### Problem to work on
Copy out the entries in full and with complete accuracy; pictures are excluded.

Spatial question records:
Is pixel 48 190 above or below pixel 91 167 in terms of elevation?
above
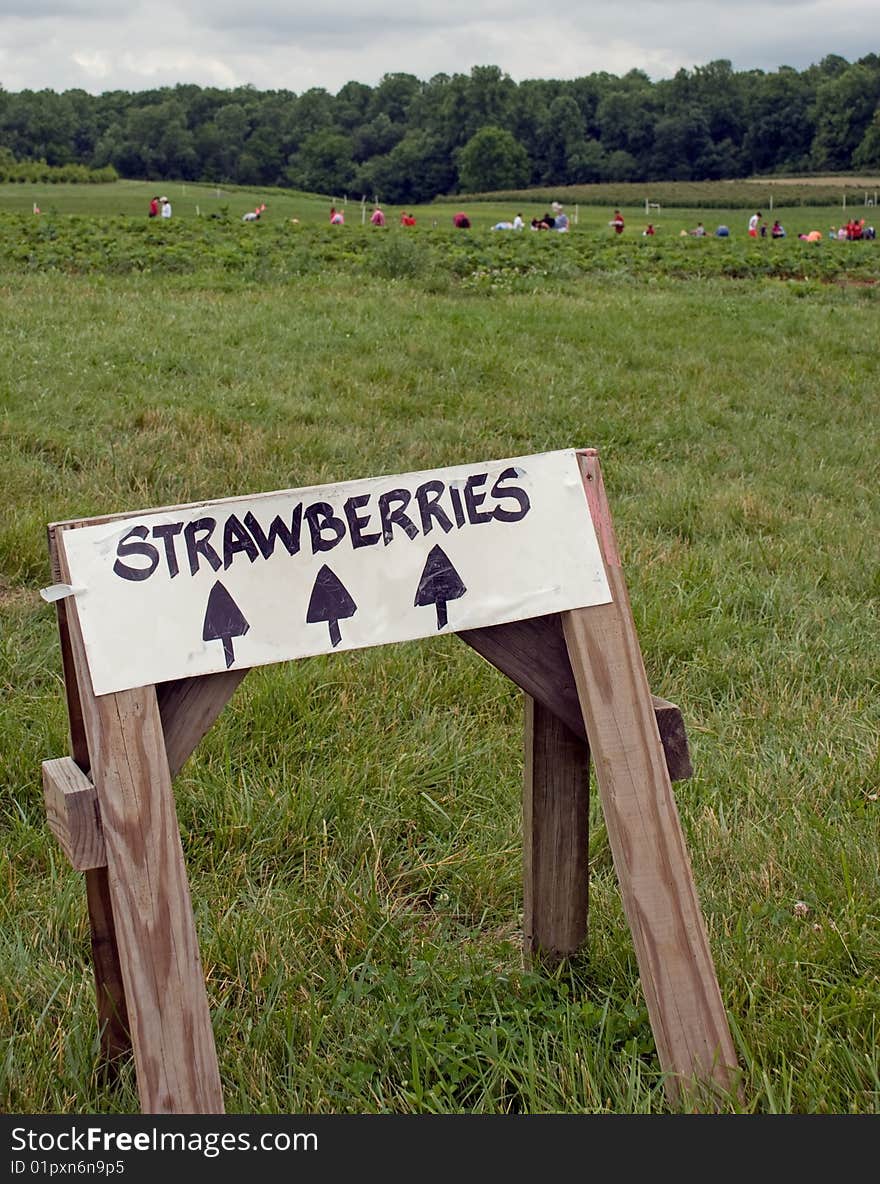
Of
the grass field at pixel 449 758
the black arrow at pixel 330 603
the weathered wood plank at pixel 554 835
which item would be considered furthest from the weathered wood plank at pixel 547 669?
the grass field at pixel 449 758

### Correct output
Is pixel 48 190 above or below pixel 91 167 in terms of elevation?
above
Of
the grass field at pixel 449 758
the black arrow at pixel 330 603
the weathered wood plank at pixel 554 835
which item would be considered furthest from the weathered wood plank at pixel 547 669?
the grass field at pixel 449 758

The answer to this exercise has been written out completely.